Mad men in uniform. But what the fuck is that on Mama Gaddafi's right breast? Are those pictures of his uncles in case he gets lost in the refugee camp?

What is happening with the tsunami and the nuclear disaster is horrific, hard to look at.  But we cannot keep our eyes off the Arab revolution.  I’m waging there will be very little rise in fundamentalism in a Facebook world once the Pan-Arab Revolution is over; we should back it with all of our might.  Our future security depends on the eradication of these dictatorships and monarchies that we have hitherto supported, actions which have subverted our moral integrity in the eyes of a world that used to look up to us.  Now is the chance for us to pay the French favor forward to another oppressed people, and thereby redeem ourselves at least partially for all the wrong we have done.

Comments: 3

  • oldancestor March 15, 20116:02 pm

    Wow. I’m ready to join the rebel forces. You should be a speechwriter, on top of your other talents, of course.

    While I think our current administration is far better than the alternative, their indecisiveness is so very democratty. Action, not words, people.
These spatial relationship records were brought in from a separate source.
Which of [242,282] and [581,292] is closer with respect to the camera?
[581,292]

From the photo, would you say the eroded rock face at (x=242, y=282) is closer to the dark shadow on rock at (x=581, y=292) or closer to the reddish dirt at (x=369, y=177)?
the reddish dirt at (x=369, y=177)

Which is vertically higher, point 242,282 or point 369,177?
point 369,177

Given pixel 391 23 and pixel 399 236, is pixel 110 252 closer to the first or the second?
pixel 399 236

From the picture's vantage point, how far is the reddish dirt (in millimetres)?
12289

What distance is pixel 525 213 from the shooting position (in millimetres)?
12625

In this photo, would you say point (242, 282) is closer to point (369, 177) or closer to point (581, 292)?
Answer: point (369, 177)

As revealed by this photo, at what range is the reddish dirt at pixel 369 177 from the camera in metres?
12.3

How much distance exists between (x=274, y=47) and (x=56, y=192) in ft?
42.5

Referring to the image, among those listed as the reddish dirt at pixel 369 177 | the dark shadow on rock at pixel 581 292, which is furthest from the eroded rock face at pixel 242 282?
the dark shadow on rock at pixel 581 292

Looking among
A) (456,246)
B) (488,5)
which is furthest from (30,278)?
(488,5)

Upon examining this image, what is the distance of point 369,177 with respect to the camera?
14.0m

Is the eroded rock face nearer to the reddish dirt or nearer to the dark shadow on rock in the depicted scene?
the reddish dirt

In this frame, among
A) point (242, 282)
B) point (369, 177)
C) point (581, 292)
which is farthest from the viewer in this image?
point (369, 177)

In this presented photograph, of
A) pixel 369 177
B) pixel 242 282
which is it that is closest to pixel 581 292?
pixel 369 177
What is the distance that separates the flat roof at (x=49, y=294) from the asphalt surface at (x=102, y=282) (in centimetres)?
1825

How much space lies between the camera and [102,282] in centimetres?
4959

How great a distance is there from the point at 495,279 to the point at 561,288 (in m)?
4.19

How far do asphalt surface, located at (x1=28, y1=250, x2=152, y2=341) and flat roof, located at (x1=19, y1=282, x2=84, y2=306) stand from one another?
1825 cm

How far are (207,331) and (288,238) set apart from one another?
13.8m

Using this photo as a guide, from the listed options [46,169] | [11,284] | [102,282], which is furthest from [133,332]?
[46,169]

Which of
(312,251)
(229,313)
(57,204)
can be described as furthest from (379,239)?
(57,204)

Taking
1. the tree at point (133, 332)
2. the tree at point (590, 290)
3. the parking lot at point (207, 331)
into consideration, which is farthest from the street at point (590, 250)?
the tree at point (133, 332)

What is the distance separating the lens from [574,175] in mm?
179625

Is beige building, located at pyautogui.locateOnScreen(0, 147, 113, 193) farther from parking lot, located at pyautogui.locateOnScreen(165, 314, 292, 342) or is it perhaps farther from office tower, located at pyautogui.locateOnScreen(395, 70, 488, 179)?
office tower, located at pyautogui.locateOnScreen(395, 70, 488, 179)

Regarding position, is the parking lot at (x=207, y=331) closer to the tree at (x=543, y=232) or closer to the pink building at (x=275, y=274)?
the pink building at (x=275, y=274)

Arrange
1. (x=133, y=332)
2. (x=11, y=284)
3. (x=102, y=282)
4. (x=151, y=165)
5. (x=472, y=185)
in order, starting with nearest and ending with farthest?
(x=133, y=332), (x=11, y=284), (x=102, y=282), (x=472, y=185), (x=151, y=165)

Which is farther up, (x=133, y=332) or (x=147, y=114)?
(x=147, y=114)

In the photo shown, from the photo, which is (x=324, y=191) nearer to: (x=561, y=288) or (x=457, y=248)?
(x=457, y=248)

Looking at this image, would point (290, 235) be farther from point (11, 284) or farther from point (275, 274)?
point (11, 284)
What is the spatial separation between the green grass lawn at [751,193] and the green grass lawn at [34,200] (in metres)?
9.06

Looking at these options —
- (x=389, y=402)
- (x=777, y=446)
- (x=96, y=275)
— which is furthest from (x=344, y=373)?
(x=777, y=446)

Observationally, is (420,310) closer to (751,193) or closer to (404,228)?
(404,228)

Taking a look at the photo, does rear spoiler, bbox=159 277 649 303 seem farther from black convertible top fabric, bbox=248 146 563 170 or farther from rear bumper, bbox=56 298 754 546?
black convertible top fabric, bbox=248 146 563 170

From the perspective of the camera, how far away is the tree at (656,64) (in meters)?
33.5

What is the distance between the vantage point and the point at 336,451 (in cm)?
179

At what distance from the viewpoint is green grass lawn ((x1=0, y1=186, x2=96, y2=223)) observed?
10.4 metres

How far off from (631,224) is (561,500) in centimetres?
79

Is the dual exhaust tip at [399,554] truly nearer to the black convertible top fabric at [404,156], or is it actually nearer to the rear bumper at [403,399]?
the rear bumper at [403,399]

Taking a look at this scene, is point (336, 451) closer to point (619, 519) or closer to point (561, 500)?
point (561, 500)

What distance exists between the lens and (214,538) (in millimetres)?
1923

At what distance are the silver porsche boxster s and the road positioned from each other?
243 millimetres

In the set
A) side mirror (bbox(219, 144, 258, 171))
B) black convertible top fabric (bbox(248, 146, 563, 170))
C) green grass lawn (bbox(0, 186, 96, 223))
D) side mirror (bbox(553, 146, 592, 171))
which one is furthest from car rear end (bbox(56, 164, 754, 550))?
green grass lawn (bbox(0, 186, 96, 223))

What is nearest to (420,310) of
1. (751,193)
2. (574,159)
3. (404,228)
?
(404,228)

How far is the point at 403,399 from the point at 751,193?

Where are all the secret CIA forces that conspiracy theorists are always on about? Maybe demcracy in the middle east means higher oil prices, which is bad for reelections.

    Paltrow may be a mediocre singer, but her buddy Madonna isn’t much of one either, and it didn’t hurt her career. Still, signing her to a recording contract sounds like a favor to her hubby, one of the few people who can still get people to fork over money for a CD at Best Buy.

    • James Killough March 15, 201111:52 pm

      Uh oh, now I’m feeling the post was too didactic. Yeah, give me a soap box, I’ll blow you bubbles. Looks like Matt Damon is up next. Saw his new movie tonight. He found God. Ho hum.

      • oldancestor March 16, 20114:30 pm

        I feel talked down to, I’ll let you know.